Repeat the experiment with more cells, more DNA, gentler practices, and colder reagents (not including the recovery media!). Do not proceed with Maxipreps or NGS until adequate transformation efficiency is obtained. Ensure that electrocompetent cells are being used. Chemically competent cells will not provide adequate transformation efficiency! Ensure that no arcing is taking place during electroporation. Arcing would manifest as a loud pop often accompanied by some light in the cuvette during the electroporation step.
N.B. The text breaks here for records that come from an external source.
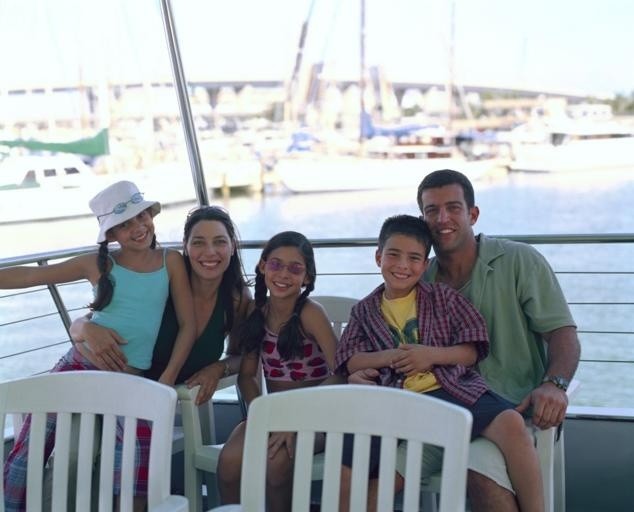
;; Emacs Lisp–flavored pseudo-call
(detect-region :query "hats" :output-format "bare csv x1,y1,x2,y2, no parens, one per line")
90,180,162,245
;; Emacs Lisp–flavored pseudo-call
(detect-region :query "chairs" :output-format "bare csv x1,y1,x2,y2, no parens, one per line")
240,382,475,512
421,398,567,512
160,384,221,504
0,369,178,512
176,294,361,512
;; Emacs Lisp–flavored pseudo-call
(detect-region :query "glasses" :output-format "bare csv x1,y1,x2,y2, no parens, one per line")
263,258,307,275
98,191,144,219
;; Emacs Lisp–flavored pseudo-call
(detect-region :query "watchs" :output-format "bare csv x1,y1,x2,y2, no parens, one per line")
541,375,568,392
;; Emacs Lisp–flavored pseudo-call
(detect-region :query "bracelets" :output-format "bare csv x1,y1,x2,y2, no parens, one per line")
220,359,233,377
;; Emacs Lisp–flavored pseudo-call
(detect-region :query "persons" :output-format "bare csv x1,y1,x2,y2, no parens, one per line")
1,179,197,512
67,206,253,512
334,213,547,512
346,169,581,511
217,231,351,512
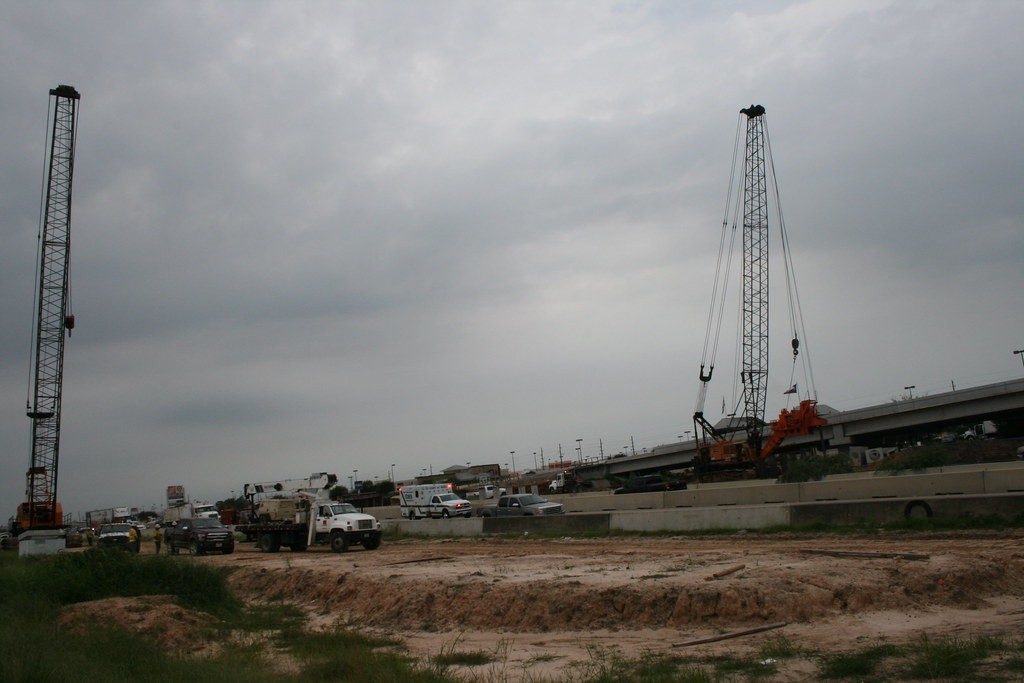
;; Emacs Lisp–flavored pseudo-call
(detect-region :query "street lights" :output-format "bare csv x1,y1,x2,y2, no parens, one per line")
574,439,583,466
352,470,358,494
349,477,353,492
533,452,538,472
684,431,691,440
678,436,683,442
391,463,395,490
1013,350,1024,366
510,451,515,473
904,386,915,400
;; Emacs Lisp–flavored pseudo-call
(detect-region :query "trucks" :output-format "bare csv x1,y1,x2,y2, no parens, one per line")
162,504,222,528
478,485,506,500
234,474,381,552
563,466,611,493
399,484,472,520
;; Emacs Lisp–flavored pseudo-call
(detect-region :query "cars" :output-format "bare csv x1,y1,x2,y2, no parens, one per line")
549,480,557,493
80,517,163,554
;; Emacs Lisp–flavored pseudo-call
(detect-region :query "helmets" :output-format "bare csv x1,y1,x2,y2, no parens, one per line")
155,524,161,528
131,523,136,526
87,527,91,529
172,521,177,525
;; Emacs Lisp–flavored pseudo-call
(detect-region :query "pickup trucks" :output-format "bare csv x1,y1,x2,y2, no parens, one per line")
477,494,565,518
613,475,687,495
164,518,235,557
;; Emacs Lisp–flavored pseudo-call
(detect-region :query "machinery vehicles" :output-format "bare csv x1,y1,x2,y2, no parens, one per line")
9,85,83,549
690,104,827,482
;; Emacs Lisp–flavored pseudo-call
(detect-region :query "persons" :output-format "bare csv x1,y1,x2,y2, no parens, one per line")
86,527,93,546
153,524,162,553
128,524,140,553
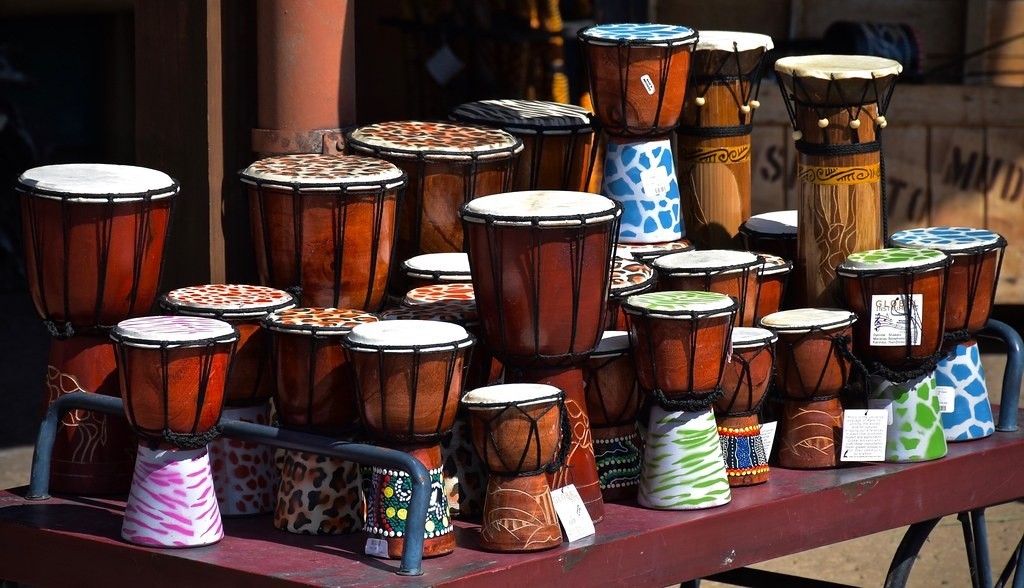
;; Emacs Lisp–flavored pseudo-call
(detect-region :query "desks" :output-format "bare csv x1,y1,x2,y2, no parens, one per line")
0,319,1024,588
I got a heavy recombined band by digest.

Recombination is thought to be in part related to selective pressure. These recombined plasmids are much smaller and are a smaller nutritional burden on the bacteria. Bacteria that contain a recombinant plasmid likely grow faster in the closed system of a crowded plate or culture. Try restricting growth to the bare minimum by growing at 30 ℃, limiting growth time further, or potentially spreading less bacteria on a given plate (example: by increasing the total number of bioassay plates used). Scaling up the experiment using a Gigaprep can be used to obtain sufficient intact pooled library even in the face of a recombined fraction but care must be taken to perform adequate NGS based QC to ensure no change in representation compared to the pre-amplified stock. A last option is to perform a gel extraction of either the original sample or the amplified sample, followed by reamplification of the DNA, but please note that NGS should be performed to ensure representation is maintained.

Maxipreps - Less is more:

Do not overload the Maxipreps as yield can dramatically plateau and sometimes fall off entirely if the column or reagents are significantly overloaded. If you find that your pellet outstrips the capacity listed in the Maxiprep protocol, scale the reagent volume and column number as needed. The use of Mega or Gigapreps is acceptable when scaling up or reducing the number of tandem purifications. Consult the manufacturers handbooks for appropriate volumes and numbers of tandem purifications.